Seçilen Metin:
──────────

Ayyüzlüm
Yeni Üyemiz
Neydik, Ne Olduk?
Yazar:
Kübra Ablak
Kadınlar bilirim memleketimde
Cefakâr ve fedakâr analar…
Elleri nasır bağlamış…
Erkekler bilirim kadınına çocuğuna, kol kanat geren emektar babalar…
Ve büyüğüne saygılı iyilik dolu çocuklar bilirim ülkemde…
Yaşlılar bilirim bir ömür edindikleri tecrübeleri hayıröğüt olarak gençlere aktaran, dedeler, nineler…
Bunlar bizdik. Bizdendi, bizimdi…
Elleri nasır tutmuş emektar babalar…
Sevgi ile yuvasını ısıtan gönlü sıcak analar,
Hayır, nasihat eden nineler ve dedeler,
Sevgili, saygılı, yürekli, çalışkan, dürüst, kısaca, erdemli gençler ve çocuklar. Bir âile çatısı altında bulunan ağabeylik, ablalık ve kardeşlikler… Bu kutlu yuvalarda, hep, hak ve vazifeler dengesi içinde, muhabbetle yaşanıyordu bir zamanlar… Tüm bu vasıflar, bizim kültürümüz, bizim değerlerimizdi…
Zaman denilen kıymetli hazine akıp giderken sihirli bir kutu geldi tüm evlere… Ve bu sihirli kutu, adına medya denilen aile düşmanı ile birlikte aldılar bizi, bizden, dizileri, filmleri ile… İşte, kelimelerde ifade edilen o güzellikler bizim hayatımızdan kaymış gitmiş. Ve sanki bir varmış bir yokmuş diye başlayan masallarda kaldı şimdilerde…
Buram buram huzur ve mutluluk kokan, sevgi ve saygının, güvenin yaşandığı sıcacık yuvalarımızdan isyanlar feryatlar yükseliyor. Dahası, bencilliklerin yaşandığı emeksiz, huzursuz, aldatmalar, ihanetler, güvensizlikler ve bitmez tükenmez kavgaların yaşandığı birer çatı oldu yuvalarımız, aile ocağımız…
Bir zamanlar: “Aman bey, bize helal kazanç ve helal lokma getir inşaallah. Biz bu dünya da aç kalmaya dayanabiliriz. Ama cehennemde yanmaya dayanamayız” diyerek kocalarını işe gönderen kadınların yerini tüketen, israf eden ve asla mutlu olmayı bilemeyen tatminsiz kadınlar aldı. Daha fazla lüks, daha fazla konfor, daha fazla gösteriş. Onun var, bunun var, Ayşe’nin var, Fatma’nın var, benim neden yok diye, kocasının başının etini yiyen gösteriş budalası kanaatsiz kadınlar. O kadın ki, iffet ve fazilet timsaliydi bir zamanlar…
Kur’an-ı Kerim’de Allah Teâlâ: “Ey İman edenler! Nefsinizi ve ailenizi, yakıtı insanlar ve taşlar olan Allah’ın ateşinden koruyun.” (Tahrim 6) buyurarak erkeklerin ailesinden sorumlu olduğunu emrediyor.

──────────

Sağlanan Veriler:
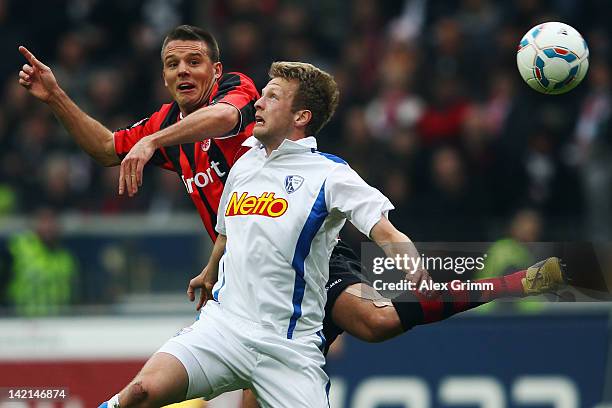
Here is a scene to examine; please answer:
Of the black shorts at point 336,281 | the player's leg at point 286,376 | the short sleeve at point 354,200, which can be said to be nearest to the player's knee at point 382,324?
the black shorts at point 336,281

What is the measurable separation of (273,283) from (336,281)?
0.80m

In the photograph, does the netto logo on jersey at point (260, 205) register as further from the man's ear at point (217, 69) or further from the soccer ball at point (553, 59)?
the soccer ball at point (553, 59)

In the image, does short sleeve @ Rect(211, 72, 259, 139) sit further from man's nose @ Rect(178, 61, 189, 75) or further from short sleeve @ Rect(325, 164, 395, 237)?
short sleeve @ Rect(325, 164, 395, 237)

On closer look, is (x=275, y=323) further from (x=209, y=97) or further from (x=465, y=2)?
(x=465, y=2)

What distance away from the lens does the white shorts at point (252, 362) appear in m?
6.09

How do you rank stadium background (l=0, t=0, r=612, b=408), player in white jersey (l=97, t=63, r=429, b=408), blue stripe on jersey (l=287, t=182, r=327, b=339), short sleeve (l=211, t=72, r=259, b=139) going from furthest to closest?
stadium background (l=0, t=0, r=612, b=408), short sleeve (l=211, t=72, r=259, b=139), blue stripe on jersey (l=287, t=182, r=327, b=339), player in white jersey (l=97, t=63, r=429, b=408)

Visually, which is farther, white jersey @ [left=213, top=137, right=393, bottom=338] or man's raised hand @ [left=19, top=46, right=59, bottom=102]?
man's raised hand @ [left=19, top=46, right=59, bottom=102]

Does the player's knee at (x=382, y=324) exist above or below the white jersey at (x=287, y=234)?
below

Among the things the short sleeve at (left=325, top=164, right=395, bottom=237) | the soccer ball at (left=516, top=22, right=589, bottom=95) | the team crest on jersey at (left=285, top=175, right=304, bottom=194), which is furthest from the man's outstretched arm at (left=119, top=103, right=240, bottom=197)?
the soccer ball at (left=516, top=22, right=589, bottom=95)

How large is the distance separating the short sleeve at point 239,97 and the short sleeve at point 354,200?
65 cm

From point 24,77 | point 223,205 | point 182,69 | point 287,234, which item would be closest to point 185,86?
point 182,69

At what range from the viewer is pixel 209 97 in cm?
688

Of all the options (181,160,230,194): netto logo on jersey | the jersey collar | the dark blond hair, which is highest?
the dark blond hair

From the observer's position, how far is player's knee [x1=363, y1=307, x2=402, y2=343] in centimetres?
670
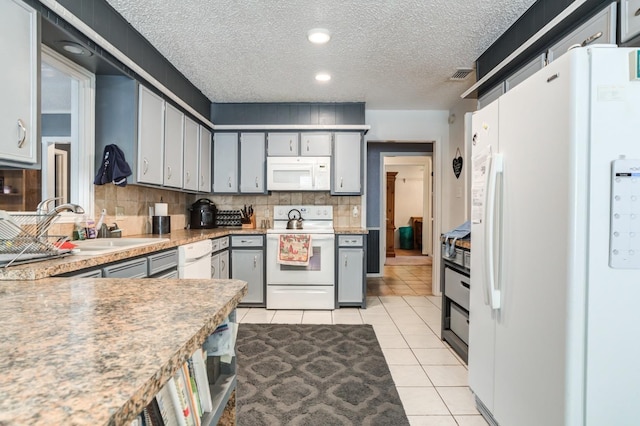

──────────

Görev: Seçilen metinde Kur’an-ı Kerim’den aktarılan ayetin kaynağı hangi sure adı ve numarayla verilmiş?

Sonuç: Tahrim 6.